Efficient Training of Multi-Billion Parameter LLMs with Model Parallelism

Introduction

Recent advancements in NLP have been significantly propelled by the growth in model size, computational power, and data availability. The paper, "Megatron-LM: Training Multi-Billion Parameter LLMs Using Model Parallelism," explores the frontier of training extremely large transformer models. It presents a straightforward, effective intra-layer model parallel approach enabling the training of transformer models with up to billions of parameters. This development harnesses the existing computational infrastructure more efficiently, without necessitating specific hardware or substantial alterations to existing software frameworks.

Methodology

The paper outlines a method to circumvent the memory limitations typically encountered when training very large models. This is achieved by partitioning model parameters across multiple GPUs, allowing for the training of models that are significantly larger than what a single GPU could accommodate. The proposed model parallelism approach distinctly partitions matrix operations within transformer blocks across GPUs, effectively facilitating the training of substantial models like GPT-2 and BERT with billions of parameters.

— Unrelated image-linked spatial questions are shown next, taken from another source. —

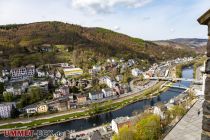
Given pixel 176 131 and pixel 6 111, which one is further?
pixel 6 111

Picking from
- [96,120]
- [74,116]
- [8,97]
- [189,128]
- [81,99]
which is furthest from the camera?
[8,97]

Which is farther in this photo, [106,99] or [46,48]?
[46,48]

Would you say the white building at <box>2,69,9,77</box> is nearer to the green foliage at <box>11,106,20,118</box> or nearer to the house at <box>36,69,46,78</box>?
the house at <box>36,69,46,78</box>

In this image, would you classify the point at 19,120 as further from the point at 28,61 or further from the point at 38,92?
the point at 28,61

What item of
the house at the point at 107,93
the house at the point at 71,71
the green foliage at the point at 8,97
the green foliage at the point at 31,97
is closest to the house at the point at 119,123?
the house at the point at 107,93

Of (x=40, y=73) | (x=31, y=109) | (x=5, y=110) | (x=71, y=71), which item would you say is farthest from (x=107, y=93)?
(x=40, y=73)

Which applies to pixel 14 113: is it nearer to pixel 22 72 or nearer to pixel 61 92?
pixel 61 92

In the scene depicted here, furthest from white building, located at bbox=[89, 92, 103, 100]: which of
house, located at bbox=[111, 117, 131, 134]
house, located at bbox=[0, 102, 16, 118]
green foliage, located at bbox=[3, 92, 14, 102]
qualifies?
house, located at bbox=[111, 117, 131, 134]

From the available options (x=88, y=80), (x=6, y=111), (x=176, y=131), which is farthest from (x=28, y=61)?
(x=176, y=131)
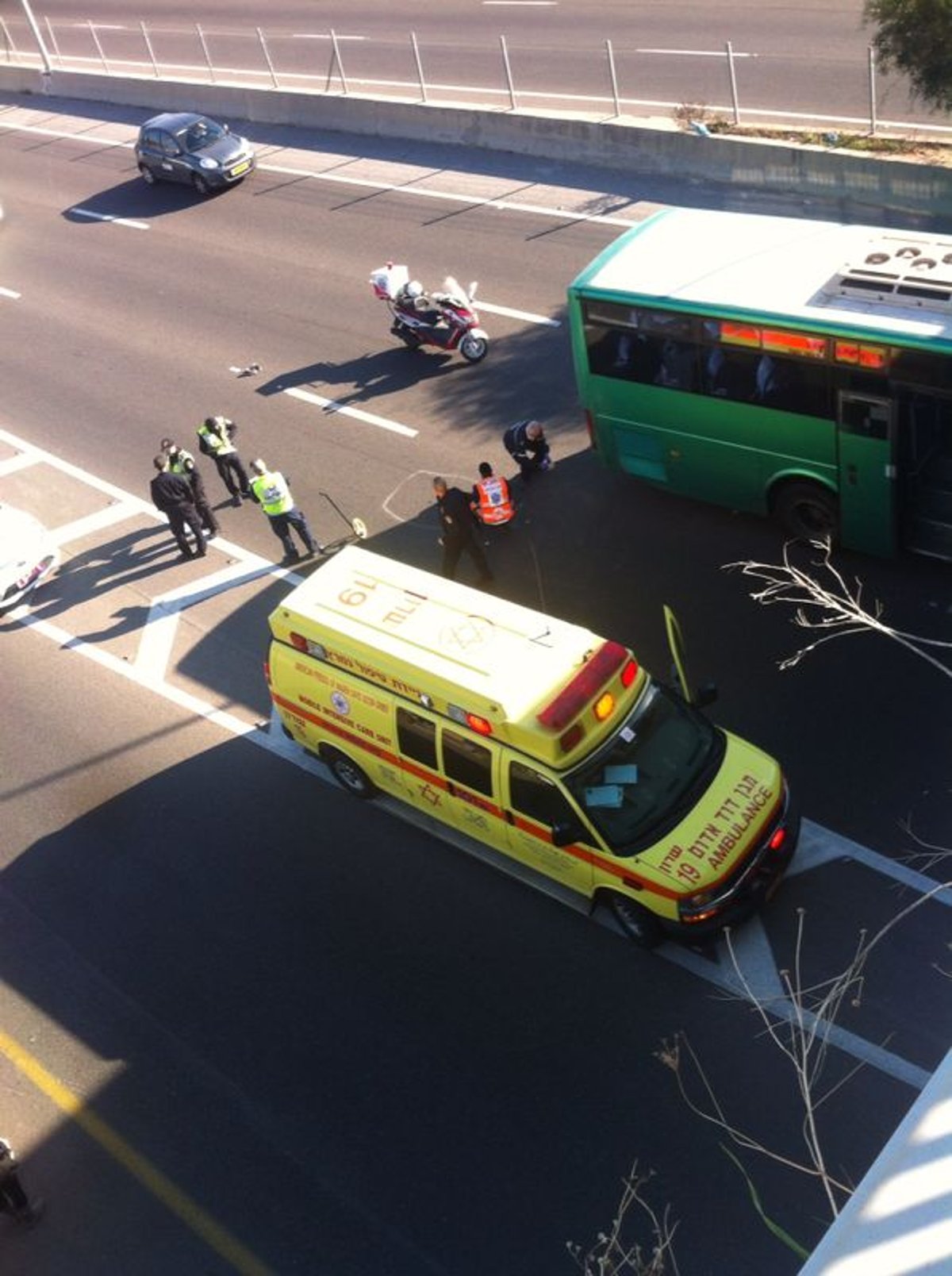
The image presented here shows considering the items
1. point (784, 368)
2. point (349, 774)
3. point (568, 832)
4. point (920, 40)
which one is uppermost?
point (920, 40)

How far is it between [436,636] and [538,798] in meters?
1.75

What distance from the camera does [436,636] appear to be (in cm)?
1091

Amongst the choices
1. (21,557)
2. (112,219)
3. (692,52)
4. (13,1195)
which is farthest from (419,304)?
(13,1195)

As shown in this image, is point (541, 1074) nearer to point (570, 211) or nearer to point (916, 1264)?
point (916, 1264)

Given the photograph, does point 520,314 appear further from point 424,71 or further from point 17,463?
point 424,71

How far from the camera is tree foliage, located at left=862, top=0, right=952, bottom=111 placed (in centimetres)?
1764

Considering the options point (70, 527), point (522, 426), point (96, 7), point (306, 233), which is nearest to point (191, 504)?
point (70, 527)

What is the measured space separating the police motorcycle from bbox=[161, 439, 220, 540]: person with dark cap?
4.76 metres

One of the innovations in their approach is how the partitioning is done for both the feed-forward (MLP) components and the self-attention mechanism of the transformer model. The method ensures minimal communication overhead between GPUs, which is critical for maintaining training efficiency. Furthermore, the authors introduce a novel technique for synchronizing dropout masks across model parallel workers to maintain consistent regularization effects.

Results

Empirically, the paper demonstrates impressive scaling efficiencies, sustaining 15.1 PetaFLOPs across 512 GPUs with an 8.3 billion parameter transformer model, achieving a 76% scaling efficiency compared to a robust single GPU benchmark. Importantly, the model achieves state-of-the-art results on several NLP benchmarks, including WikiText103, LAMBADA, and RACE datasets, indicating that scalability does not compromise model performance.

The paper also explores the implications of different configurations, showing how the number of attention heads affects scaling efficiency. Furthermore, it provides a detailed analysis of its approach against traditional large-batch training methods, emphasizing the advantages of model parallelism in enabling larger model sizes without encountering the diminishing returns associated with simply increasing batch sizes.

Practical Implications and Theoretical Contributions

This research contributes both practically and theoretically to the field of deep learning and NLP. Practically, it presents a manageable way for researchers and practitioners to train models of unprecedented size on available hardware, potentially unlocking further advancements in machine understanding and generation of human language. Theoretically, it explores the boundaries of model scaling, providing insights into the trade-offs between model size, training efficiency, and performance on downstream tasks.

Speculations on Future Developments

The paper concludes by proposing directions for future research, including further scaling of model sizes, efficiency improvements in optimizers, and the exploration of hybrid model parallelism strategies. It also suggests investigating other model architectures and the potential of knowledge distillation from large models to smaller, more computationally efficient ones.

This important work opens many avenues for future exploration, potentially leading to more sophisticated, nuanced natural language processing capabilities. As models continue to grow, the methodologies developed in this research will likely serve as a foundational component in the training of next-generation NLP systems.